Ingediend | 16 juni 2010 |
---|---|
Beantwoord | 19 juli 2010 (na 33 dagen) |
Indiener | Krista van Velzen |
Beantwoord door | |
Onderwerpen | openbare orde en veiligheid organisatie en beleid recht strafrecht |
Bron vraag | https://zoek.officielebekendmakingen.nl/kv-tk-2010Z09443.html |
Bron antwoord | https://zoek.officielebekendmakingen.nl/ah-tk-20092010-2947.html |
De toepassing van elektronische detentie wordt gefaseerd beëindigd. Er worden geen nieuwe veroordeelden meer toegelaten tot elektronische detentie. Ik streef ernaar dat de toepassing van elektronische detentie volledig beëindigd is bij indiening van het wetsvoorstel thuisdetentie bij de Tweede Kamer.

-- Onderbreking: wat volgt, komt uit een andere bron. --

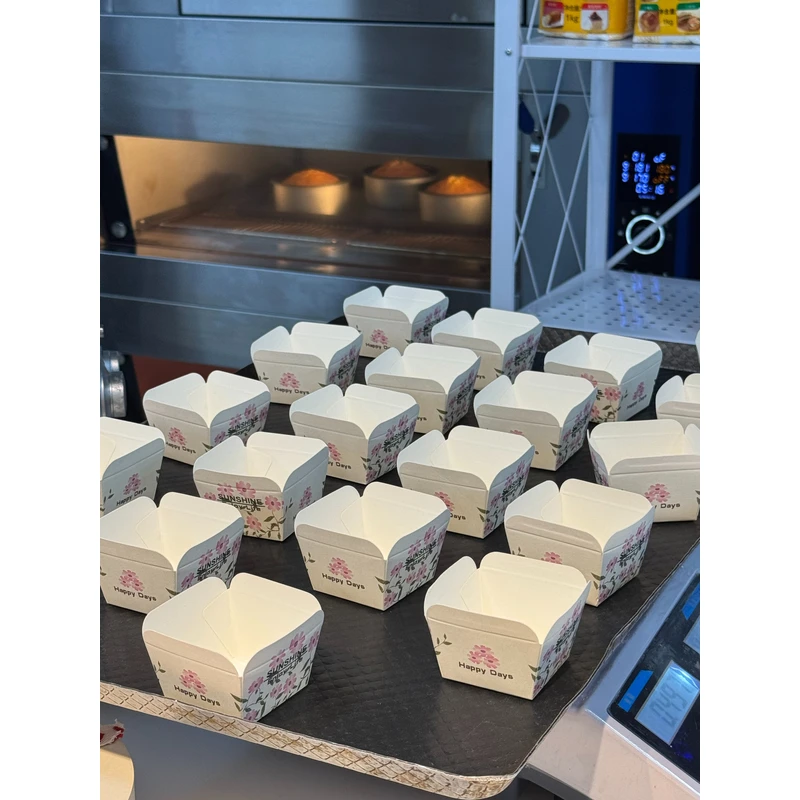 芝兰雅蛋糕纸托烘焙小蛋糕蛋糕纸托50个一条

Ja. Zoals aangegeven in de brief van 8 december 2009 (Kamerstukken II 2009–2010, 32 123 VI, nr. 75) zijn de met elektronische detentie opgedane ervaringen positief en voor mij reden om elektronische detentie een wettelijke basis te geven in de vorm van het wetsvoorstel thuisdetentie.
Elektronische detentie heeft tot dusver, in de praktijk als noodmaatregel en proef, op basis van een circulaire plaatsgevonden. Ik acht dat niet langer wenselijk en daarom is een wettelijke regeling aangewezen. Ik ben van mening dat het nu aan de wetgever is om zich een oordeel te vormen over de vormgeving en toepassing van deze modaliteit. De verdere ontwikkeling van thuisdetentie kan dan binnen wettelijke kaders geschieden.
Het wetsvoorstel zal naar verwachting begin september bij uw Kamer worden ingediend en zal zo snel mogelijk nadat de beide Kamers der Staten-Generaal het hebben aanvaard, in werking kunnen treden.
Het uitfaseren van elektronische detentie heeft negatieve consequenties voor het personeel bij de vijf Penitentiaire Inrichtingen Administratief (PIA’s). Voor deze personen is het Sociaal Flankerend Beleid van toepassing. Er wordt getracht om deze personen elders binnen het gevangeniswezen passend werk aan te bieden. Het uitfaseren van elektronische detentie heeft daarnaast ook positieve personele consequenties, doordat er sprake is van een toename van de behoefte aan detentiecapaciteit en daardoor ook aan personeel.